WRITTEN TASK> Repeat word for word everything from the line containing "As observed in" to the end of the listing, first and last lines included, and only that.

----- DATA FOR THE TASK

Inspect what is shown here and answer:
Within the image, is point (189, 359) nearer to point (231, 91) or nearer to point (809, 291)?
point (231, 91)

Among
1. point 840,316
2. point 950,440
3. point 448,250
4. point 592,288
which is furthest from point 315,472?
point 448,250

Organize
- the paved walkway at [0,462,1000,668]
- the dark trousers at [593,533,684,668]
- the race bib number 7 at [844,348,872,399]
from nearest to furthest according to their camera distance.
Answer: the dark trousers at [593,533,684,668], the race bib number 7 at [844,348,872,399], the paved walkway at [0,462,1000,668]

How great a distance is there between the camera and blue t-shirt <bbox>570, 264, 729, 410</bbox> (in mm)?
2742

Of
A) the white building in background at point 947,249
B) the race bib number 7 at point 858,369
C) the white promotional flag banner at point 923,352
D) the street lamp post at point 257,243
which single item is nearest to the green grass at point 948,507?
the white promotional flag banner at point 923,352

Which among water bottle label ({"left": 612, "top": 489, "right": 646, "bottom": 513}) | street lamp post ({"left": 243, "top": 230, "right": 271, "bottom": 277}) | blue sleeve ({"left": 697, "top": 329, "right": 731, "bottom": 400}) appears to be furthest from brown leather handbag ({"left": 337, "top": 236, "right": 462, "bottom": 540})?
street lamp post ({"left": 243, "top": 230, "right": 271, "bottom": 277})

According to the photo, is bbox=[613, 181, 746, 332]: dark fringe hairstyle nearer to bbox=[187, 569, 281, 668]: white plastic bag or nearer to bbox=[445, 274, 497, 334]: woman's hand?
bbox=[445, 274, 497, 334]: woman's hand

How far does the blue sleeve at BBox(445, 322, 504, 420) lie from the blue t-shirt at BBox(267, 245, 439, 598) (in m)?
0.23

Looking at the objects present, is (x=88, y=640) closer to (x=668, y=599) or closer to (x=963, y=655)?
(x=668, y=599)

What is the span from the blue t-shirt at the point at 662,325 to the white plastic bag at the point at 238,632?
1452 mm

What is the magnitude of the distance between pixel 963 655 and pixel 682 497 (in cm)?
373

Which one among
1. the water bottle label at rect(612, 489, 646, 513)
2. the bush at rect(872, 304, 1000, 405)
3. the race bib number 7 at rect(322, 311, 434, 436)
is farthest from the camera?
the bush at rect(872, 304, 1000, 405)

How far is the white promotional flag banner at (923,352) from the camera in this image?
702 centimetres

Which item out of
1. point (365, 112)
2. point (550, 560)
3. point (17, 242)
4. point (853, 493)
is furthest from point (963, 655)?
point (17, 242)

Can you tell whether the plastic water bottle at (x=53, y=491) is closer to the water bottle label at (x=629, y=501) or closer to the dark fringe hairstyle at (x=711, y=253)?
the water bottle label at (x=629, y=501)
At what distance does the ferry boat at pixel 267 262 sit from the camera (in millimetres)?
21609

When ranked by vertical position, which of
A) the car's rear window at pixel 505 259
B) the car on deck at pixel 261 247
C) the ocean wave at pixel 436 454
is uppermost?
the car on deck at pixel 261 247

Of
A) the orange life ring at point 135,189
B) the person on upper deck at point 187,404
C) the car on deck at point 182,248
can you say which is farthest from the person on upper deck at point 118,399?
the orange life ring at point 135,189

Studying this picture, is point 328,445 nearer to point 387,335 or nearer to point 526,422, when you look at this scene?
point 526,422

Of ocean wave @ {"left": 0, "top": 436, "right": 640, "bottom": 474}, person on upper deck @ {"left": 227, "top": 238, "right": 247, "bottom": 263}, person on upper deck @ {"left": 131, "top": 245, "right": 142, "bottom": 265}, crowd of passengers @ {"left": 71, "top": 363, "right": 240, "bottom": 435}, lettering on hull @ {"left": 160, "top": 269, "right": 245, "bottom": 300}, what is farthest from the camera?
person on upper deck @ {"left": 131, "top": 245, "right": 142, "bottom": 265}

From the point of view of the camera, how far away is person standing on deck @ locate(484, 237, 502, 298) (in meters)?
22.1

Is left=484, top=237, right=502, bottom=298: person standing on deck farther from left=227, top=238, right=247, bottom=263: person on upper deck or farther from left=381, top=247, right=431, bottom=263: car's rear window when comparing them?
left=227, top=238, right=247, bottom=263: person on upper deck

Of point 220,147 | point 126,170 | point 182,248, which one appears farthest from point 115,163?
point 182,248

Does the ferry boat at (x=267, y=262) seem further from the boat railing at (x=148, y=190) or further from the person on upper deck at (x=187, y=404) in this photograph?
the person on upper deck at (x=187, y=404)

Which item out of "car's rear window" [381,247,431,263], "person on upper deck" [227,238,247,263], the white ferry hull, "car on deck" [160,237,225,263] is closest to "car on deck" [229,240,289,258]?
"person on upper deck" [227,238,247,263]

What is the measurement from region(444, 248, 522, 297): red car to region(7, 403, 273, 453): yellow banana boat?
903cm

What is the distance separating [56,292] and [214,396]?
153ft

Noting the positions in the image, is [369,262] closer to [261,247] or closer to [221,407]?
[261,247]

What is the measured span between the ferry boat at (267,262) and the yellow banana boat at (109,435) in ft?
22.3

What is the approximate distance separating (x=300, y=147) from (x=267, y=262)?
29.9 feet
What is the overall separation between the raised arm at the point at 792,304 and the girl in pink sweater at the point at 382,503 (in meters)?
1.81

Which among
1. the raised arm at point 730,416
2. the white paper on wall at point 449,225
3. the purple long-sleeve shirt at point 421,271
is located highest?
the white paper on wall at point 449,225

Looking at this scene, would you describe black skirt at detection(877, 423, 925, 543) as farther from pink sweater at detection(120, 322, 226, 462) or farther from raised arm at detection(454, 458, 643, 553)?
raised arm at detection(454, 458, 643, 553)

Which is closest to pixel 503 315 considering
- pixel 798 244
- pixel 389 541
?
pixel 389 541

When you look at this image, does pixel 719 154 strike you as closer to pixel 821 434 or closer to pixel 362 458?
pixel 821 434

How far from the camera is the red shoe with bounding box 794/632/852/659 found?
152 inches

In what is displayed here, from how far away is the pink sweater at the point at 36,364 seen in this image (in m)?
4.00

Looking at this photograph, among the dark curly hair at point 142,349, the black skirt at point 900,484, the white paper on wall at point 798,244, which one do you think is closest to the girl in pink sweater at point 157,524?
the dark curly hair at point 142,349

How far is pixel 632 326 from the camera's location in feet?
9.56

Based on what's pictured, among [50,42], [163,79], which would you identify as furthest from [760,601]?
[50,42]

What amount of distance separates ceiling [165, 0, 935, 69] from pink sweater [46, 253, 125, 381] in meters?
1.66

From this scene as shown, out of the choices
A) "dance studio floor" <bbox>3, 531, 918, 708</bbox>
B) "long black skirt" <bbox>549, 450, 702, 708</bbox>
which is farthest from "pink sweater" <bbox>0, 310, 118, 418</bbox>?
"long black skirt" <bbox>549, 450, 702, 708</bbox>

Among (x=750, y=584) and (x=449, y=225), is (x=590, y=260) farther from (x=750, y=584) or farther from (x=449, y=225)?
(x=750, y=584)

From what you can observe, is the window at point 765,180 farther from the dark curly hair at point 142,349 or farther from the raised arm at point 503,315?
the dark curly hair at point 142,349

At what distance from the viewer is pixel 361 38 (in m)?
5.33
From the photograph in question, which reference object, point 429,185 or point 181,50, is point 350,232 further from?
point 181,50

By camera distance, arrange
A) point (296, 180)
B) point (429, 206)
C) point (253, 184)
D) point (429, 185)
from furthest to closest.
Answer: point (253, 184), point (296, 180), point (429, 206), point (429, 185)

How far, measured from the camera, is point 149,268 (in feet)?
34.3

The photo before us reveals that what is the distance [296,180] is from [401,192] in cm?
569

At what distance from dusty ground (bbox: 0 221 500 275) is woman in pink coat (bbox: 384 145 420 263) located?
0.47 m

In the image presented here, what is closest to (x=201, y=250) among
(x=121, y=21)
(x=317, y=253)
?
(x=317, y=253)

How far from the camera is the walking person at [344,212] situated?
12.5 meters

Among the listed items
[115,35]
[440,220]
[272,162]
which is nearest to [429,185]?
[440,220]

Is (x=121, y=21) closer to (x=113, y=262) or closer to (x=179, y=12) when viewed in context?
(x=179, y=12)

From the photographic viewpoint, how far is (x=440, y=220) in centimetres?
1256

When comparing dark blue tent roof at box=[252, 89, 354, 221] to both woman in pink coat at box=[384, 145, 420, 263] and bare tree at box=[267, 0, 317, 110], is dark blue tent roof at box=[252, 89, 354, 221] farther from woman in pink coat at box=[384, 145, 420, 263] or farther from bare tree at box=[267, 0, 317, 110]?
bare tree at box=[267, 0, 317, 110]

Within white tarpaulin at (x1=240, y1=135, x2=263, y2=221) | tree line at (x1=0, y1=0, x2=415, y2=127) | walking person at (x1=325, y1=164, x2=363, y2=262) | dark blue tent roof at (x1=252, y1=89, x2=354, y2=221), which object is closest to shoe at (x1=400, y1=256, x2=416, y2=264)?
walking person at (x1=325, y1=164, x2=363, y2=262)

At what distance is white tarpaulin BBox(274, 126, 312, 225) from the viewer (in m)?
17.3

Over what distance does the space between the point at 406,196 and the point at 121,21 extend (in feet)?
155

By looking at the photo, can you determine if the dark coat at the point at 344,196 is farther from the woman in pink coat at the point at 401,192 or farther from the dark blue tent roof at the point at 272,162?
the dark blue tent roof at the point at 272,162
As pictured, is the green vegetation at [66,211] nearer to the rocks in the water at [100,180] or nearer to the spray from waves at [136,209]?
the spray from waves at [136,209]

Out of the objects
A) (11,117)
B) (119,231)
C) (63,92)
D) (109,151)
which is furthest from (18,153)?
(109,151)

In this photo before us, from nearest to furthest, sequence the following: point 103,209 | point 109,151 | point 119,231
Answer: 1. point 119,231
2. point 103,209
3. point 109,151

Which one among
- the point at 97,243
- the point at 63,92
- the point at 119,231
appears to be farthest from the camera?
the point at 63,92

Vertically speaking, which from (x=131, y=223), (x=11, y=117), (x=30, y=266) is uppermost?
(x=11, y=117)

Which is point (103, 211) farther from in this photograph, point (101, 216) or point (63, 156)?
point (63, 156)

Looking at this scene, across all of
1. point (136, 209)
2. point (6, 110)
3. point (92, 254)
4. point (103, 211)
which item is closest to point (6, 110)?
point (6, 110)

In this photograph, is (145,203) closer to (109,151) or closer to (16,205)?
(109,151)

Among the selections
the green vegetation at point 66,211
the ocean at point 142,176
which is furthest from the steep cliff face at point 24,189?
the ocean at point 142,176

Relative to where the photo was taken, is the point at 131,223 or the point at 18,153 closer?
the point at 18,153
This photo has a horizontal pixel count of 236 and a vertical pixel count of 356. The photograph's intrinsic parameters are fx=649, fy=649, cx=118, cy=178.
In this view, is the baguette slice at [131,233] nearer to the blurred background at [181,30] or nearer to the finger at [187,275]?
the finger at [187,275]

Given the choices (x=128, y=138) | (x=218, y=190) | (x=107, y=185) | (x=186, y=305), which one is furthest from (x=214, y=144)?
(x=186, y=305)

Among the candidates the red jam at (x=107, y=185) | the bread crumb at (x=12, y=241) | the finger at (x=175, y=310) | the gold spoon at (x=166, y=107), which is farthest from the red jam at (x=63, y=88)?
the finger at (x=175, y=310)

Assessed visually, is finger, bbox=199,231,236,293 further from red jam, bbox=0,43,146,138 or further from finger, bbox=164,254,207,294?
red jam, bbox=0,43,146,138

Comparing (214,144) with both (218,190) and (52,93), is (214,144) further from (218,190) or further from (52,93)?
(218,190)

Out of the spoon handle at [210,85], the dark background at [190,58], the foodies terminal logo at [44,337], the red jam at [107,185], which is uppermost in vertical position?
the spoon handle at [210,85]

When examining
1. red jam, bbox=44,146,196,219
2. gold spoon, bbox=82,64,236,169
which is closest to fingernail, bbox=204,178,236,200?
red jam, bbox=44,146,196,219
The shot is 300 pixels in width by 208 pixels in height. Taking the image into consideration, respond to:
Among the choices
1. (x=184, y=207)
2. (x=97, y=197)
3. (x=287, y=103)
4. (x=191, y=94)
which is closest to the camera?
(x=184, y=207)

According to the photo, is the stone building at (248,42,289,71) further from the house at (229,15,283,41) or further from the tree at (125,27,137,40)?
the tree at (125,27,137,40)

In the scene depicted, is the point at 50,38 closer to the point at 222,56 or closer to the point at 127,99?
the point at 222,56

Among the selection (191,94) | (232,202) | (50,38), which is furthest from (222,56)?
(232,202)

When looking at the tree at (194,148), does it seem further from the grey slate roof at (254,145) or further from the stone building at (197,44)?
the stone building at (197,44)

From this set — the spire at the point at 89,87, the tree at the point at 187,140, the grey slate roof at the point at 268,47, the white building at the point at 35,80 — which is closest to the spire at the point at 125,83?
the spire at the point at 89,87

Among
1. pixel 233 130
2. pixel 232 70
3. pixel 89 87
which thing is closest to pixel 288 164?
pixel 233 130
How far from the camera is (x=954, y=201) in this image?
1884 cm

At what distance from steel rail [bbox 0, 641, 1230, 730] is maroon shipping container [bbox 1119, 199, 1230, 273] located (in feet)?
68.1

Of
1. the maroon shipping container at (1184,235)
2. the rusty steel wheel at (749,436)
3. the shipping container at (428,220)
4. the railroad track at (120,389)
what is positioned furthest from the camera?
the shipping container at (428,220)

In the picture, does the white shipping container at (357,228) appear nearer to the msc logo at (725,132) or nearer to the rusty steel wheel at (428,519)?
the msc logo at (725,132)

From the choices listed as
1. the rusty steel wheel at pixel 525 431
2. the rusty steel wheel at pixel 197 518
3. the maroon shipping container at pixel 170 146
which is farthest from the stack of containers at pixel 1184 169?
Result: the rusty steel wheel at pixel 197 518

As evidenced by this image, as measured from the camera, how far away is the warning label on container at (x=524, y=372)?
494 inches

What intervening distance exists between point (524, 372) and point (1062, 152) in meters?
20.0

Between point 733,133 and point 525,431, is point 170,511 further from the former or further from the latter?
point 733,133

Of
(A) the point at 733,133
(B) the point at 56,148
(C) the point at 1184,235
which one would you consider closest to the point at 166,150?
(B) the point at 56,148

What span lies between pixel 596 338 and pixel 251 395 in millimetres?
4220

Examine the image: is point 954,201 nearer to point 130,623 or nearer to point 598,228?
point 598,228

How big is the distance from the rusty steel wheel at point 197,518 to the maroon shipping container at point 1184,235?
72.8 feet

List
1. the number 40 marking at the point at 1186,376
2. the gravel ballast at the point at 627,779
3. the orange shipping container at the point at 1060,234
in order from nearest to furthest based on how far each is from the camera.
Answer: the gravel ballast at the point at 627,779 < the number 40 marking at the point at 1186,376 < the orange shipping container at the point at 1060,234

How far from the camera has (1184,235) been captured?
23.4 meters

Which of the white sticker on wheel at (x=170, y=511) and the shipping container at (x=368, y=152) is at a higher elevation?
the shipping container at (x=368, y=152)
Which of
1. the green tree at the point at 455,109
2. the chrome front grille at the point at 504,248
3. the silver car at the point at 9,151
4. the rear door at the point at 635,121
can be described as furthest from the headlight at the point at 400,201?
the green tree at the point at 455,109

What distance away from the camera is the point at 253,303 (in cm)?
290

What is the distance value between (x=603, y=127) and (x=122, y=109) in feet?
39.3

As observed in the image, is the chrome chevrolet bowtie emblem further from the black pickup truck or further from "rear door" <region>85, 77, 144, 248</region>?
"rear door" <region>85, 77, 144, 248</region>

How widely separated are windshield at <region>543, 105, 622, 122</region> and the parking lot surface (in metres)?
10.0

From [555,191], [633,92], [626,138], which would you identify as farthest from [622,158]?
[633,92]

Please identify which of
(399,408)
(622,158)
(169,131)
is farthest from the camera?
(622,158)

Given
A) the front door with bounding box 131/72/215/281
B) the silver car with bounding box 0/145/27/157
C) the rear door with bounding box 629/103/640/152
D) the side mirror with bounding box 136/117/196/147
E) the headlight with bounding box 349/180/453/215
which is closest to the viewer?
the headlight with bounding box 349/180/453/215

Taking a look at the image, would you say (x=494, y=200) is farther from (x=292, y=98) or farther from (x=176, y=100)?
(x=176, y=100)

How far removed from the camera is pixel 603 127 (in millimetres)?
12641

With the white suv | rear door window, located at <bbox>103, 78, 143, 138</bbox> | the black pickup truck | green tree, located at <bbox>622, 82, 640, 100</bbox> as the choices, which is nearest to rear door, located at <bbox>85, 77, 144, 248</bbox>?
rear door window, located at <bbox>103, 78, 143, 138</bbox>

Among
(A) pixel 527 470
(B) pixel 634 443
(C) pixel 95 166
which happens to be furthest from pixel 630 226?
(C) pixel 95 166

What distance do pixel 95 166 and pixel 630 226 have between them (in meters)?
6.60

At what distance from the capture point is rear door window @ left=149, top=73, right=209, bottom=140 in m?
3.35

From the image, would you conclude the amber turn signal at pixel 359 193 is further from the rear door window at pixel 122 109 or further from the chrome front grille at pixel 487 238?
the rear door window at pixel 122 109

----------

COMPLETE RESPONSE>
As observed in the image, is the chrome chevrolet bowtie emblem further from the black pickup truck or further from "rear door" <region>85, 77, 144, 248</region>?
"rear door" <region>85, 77, 144, 248</region>

How widely separated are windshield at <region>543, 105, 622, 122</region> and the parking lot surface (in metres)?
10.0

From [555,191], [633,92], [626,138], which would you identify as farthest from [622,158]?
[633,92]

Please identify which of
(399,408)
(622,158)
(169,131)
is farthest from the camera?
(622,158)

Given
A) the front door with bounding box 131/72/215/281
B) the silver car with bounding box 0/145/27/157
C) the rear door with bounding box 629/103/640/152
D) the side mirror with bounding box 136/117/196/147
E) the headlight with bounding box 349/180/453/215
which is closest to the viewer?
the headlight with bounding box 349/180/453/215

Taking a look at the image, would you say (x=494, y=200) is farther from (x=292, y=98) or farther from (x=176, y=100)?
(x=176, y=100)

How far removed from the camera is pixel 603 127 (in millimetres)?
12641

With the white suv | rear door window, located at <bbox>103, 78, 143, 138</bbox> | the black pickup truck | green tree, located at <bbox>622, 82, 640, 100</bbox> as the choices, which is nearest to rear door, located at <bbox>85, 77, 144, 248</bbox>?
rear door window, located at <bbox>103, 78, 143, 138</bbox>

Among
(A) pixel 527 470
(B) pixel 634 443
(C) pixel 95 166
which happens to be furthest from pixel 630 226?
(C) pixel 95 166

What distance do pixel 95 166 and pixel 630 226 have between them (in meters)?
6.60

At what distance from the capture point is rear door window @ left=149, top=73, right=209, bottom=140 in m?
3.35

From the image, would you conclude the amber turn signal at pixel 359 193 is further from the rear door window at pixel 122 109 or further from the chrome front grille at pixel 487 238?
the rear door window at pixel 122 109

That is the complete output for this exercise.